%%
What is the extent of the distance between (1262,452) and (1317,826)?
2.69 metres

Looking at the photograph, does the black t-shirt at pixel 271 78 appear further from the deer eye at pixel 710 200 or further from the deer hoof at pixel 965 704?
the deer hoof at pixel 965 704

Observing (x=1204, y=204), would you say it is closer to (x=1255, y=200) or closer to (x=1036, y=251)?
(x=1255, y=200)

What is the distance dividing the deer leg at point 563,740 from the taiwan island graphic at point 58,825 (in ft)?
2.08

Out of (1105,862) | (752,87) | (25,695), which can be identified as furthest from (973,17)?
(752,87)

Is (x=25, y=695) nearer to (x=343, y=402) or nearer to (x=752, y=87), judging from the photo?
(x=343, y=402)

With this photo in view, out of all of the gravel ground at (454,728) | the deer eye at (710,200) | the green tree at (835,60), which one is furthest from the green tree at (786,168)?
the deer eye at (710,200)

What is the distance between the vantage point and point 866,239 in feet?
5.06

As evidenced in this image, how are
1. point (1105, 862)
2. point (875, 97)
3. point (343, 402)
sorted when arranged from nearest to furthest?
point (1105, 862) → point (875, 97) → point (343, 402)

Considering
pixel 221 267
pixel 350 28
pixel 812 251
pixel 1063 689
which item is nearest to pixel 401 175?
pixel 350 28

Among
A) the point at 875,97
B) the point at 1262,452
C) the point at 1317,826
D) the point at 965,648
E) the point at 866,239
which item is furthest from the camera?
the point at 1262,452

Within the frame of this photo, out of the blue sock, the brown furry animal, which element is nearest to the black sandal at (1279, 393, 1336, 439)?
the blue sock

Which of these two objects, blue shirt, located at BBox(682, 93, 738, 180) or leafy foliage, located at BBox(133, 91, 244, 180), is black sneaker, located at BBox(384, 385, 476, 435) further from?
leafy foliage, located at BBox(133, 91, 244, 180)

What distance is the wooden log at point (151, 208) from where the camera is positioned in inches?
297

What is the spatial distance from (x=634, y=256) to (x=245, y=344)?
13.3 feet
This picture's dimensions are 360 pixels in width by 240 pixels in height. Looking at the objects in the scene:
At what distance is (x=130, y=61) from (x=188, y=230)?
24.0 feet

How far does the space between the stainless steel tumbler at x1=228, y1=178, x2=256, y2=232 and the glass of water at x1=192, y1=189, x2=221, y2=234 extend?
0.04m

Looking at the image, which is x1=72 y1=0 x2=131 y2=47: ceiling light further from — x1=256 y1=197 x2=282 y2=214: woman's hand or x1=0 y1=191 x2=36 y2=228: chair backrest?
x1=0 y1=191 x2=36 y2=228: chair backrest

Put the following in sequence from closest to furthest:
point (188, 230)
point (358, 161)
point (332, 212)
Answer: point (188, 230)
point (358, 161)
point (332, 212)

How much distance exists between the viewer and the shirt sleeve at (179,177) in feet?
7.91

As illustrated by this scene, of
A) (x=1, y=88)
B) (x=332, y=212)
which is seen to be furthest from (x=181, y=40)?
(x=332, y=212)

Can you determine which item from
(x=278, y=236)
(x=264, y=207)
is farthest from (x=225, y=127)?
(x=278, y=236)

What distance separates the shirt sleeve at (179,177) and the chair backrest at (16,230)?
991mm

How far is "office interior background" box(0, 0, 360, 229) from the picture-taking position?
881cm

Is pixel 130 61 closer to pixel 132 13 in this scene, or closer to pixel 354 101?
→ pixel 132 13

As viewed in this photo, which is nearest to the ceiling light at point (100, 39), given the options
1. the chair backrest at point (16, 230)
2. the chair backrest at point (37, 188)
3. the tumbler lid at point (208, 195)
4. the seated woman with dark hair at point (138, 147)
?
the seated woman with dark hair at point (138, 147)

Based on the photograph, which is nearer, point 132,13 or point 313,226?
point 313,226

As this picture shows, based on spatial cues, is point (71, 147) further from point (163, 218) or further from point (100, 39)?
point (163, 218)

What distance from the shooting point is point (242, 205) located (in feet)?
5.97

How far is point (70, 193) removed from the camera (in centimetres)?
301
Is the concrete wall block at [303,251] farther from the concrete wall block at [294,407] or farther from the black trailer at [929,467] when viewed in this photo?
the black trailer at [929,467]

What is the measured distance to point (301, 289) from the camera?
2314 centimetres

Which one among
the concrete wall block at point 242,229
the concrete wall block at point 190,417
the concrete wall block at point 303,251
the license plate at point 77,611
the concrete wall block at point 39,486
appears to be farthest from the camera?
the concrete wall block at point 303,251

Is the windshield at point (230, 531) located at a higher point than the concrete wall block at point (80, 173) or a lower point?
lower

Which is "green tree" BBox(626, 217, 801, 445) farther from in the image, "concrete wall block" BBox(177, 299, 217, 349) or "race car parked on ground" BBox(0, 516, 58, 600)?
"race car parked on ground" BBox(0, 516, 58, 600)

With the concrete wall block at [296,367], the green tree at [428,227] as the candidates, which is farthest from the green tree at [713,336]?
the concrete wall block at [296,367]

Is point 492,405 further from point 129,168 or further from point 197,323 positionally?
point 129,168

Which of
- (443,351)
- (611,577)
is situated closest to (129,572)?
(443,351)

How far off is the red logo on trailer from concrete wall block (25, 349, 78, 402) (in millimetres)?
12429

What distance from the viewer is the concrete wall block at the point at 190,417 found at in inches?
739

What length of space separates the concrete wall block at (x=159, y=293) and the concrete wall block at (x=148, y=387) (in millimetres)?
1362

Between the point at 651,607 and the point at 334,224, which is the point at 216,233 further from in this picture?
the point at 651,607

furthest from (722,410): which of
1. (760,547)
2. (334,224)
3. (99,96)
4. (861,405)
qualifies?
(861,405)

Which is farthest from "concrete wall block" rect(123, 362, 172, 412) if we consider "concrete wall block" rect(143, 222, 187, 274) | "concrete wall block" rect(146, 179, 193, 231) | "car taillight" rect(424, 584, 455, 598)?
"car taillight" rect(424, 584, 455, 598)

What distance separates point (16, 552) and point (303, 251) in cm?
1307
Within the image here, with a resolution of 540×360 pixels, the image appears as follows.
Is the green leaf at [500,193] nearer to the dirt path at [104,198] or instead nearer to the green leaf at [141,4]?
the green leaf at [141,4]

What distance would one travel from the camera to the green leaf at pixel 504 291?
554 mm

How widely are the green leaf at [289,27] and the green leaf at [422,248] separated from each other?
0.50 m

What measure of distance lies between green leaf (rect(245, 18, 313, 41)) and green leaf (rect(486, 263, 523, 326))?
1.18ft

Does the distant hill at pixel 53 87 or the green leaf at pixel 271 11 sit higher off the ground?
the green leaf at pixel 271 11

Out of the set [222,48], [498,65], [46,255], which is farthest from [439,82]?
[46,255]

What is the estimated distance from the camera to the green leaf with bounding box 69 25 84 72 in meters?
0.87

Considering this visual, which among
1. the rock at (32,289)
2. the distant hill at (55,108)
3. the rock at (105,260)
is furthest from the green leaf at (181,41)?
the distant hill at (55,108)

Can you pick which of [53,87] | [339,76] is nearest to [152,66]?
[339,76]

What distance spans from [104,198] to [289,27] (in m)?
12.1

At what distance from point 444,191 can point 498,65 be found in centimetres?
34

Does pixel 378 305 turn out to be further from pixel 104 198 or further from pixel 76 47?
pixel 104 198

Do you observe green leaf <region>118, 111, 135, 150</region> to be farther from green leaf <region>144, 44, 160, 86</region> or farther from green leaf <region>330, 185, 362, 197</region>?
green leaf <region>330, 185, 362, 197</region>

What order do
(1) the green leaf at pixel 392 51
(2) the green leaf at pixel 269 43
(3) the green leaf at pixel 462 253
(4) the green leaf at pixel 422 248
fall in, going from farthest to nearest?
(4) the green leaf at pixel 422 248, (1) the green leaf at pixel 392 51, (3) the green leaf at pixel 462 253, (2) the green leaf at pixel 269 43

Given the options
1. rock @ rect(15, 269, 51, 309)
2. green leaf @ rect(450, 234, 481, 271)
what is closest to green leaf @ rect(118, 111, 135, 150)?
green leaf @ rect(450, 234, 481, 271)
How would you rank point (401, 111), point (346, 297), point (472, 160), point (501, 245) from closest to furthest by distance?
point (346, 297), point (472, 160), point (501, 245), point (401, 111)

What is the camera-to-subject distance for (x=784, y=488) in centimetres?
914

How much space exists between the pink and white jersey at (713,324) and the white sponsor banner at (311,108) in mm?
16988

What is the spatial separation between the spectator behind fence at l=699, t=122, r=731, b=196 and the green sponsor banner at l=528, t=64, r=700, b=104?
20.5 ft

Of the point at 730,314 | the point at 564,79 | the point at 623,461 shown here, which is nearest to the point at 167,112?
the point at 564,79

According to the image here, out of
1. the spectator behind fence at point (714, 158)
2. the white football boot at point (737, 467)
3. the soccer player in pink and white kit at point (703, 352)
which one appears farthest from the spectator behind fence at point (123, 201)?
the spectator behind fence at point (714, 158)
%%
What needs duplicating is the run of lines from the one containing "How much space" through the last line of the entries above, exact and complete.

How much space exists between the pink and white jersey at (713,324) and the white sponsor banner at (311,108) in mm?
16988

What is the spatial separation between the spectator behind fence at l=699, t=122, r=731, b=196 and the green sponsor banner at l=528, t=64, r=700, b=104?
20.5 ft

Of the point at 730,314 | the point at 564,79 | the point at 623,461 shown here, which is nearest to the point at 167,112?
the point at 564,79

According to the image here, out of
1. the spectator behind fence at point (714, 158)
2. the white football boot at point (737, 467)
3. the soccer player in pink and white kit at point (703, 352)
which one appears farthest from the spectator behind fence at point (123, 201)?
the spectator behind fence at point (714, 158)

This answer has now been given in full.